Zuständiges Arbeitsgericht

Bei welchem Arbeitsgericht muss eine Kündigungsschutzklage erhoben werden?

Wer vor Gericht Klage erheben möchte, muss dies vor dem richtigen, dem dafür zuständigen Gericht tun. Die Regelungen und Normen, die bestimmen, welches Gericht zuständig ist, unterscheiden zwischen örtlicher und sachlicher Zuständigkeit.

Doch wie genau finde ich jetzt das zuständige Arbeitsgericht und was muss ich dabei beachten?

Sachliche Zuständigkeit

Die sachliche Zuständigkeit gibt an, bei welcher Art von Gericht ein Prozess geführt werden muss und damit auch, bei welcher Art von Gericht Klage erhoben werden muss.

Gerichte, die bei der sachlichen Zuständigkeit, im Falle einer Klageerhebung, in Betracht kommen, sind zum Beispiel das Amtsgericht, das Verwaltungsgericht oder auch das Arbeitsgericht. Eine Liste über die 5 Gerichtsbarkeiten in Deutschland und welche Gerichte in welchen Fällen sachlich zuständig sind finden Sie z.B. hier.

Im Arbeitsrecht ist grundsätzlich das Arbeitsgericht sachlich zuständig.

In zweiter Instanz ist dann das Landesarbeitsgericht und in letzter Instanz das Bundesarbeitsgericht zuständig.

Nachdem wir festgestellt haben welche Art von Gericht sachlich im Falle einer Klagerhebung im Arbeitsrecht zuständig ist, bleibt noch die Frage offen, welches der vielen Arbeitsgerichte in Deutschland nun tatsächlich für Sie zuständig ist.

Örtliche Zuständigkeit

Im Arbeitsrecht gibt es einige Dinge, auf die Sie bei der Wahl des zuständigen Gerichts achten müssen.

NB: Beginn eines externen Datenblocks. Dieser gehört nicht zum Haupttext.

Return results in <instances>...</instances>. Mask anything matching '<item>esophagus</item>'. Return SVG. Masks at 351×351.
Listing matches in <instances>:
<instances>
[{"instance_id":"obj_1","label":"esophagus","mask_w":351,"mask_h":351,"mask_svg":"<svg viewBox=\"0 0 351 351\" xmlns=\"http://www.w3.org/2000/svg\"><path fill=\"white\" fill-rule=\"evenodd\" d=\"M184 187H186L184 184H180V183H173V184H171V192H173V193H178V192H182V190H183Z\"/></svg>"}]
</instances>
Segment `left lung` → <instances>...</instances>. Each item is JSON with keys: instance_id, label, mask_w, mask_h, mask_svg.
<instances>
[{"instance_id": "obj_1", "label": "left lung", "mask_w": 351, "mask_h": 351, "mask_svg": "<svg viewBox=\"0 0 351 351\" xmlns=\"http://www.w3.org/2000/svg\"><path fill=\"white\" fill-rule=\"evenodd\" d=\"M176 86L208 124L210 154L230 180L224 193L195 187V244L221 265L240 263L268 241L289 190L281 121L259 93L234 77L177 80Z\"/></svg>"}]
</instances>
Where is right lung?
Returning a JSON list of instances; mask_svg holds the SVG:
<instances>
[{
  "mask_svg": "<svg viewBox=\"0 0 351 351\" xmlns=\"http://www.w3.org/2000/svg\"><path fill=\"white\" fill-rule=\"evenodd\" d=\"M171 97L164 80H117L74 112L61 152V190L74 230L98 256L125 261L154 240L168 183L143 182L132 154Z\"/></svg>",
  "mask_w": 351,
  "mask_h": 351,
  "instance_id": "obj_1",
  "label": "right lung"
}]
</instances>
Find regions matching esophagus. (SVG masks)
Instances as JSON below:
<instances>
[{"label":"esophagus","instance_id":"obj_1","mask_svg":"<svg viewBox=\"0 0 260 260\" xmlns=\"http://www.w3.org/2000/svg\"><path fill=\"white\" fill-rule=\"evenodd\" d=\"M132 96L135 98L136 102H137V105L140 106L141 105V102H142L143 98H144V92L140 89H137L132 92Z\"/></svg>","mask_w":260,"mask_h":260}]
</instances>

Grundsätzlich ist festzuhalten, dass nach § 83 ArbGG das Arbeitsgericht zuständig ist, in dessen Bezirk der Betrieb liegt.

Wenn Sie also jeden Tag in einem Betrieb in Hannover zur Arbeit gehen, dann ist für Ihre arbeitsrechtlichen Angelegenheiten grundsätzlich das Arbeitsgericht Hannover zuständig.

Komplizierter wird es jedoch, wenn Sie keinen festen Ort haben an dem Sie arbeiten.

In solch einem Fall ist nach § 48 Abs. 1a Satz 2 ArbGG das Arbeitsgericht örtlich zuständig, von dessen Bezirk aus der/die Arbeitnehmer*in gewöhnlich seine/ihre Arbeit verrichtet oder zuletzt gewöhnlich verrichtet hat. Maßgeblich ist somit der Ort, an dem Arbeitsleistungen gewöhnlich erbracht werden oder zuletzt erbracht wurden.

Im Fall von LKW-Fahrer*innen ist also der Ort der Leistungsort, an dem sie ihre Tour zuletzt gestartet haben oder wo sie ihren LKW beladen haben.

Der private Wohnort des/der Arbeitnehmer*in kommt nur als Arbeitsort in Betracht, wenn die Arbeitsleistung ausschließlich und dauerhaft vom Wohnsitz aus erbracht wird, wie es zum Beispiel bei Personen der Fall ist, die 100% im Home-Office arbeiten.

Online herausfinden

Ein hilfreiches Tool, das Sie bei der Suche nach dem für Sie zuständigen Gericht online unterstützt, finden Sie unter

https://www.geobasisdaten.niedersachsen.de/mj/

Klicken Sie auf den Link und wählen Sie die Art von Gericht aus, die für Ihre Angelegenheit sachlich zuständig ist, zum Beispiel Arbeitsgerichte.

Geben Sie dann die Postleitzahl oder den Namen Ihres Arbeitsortes an.

Darauf wird Ihnen der Name des für Sie zuständigen Gerichts angezeigt, samt Anschrift und Kontaktmöglichkeiten, wie zum Beispiel der Telefonnummer und der Website.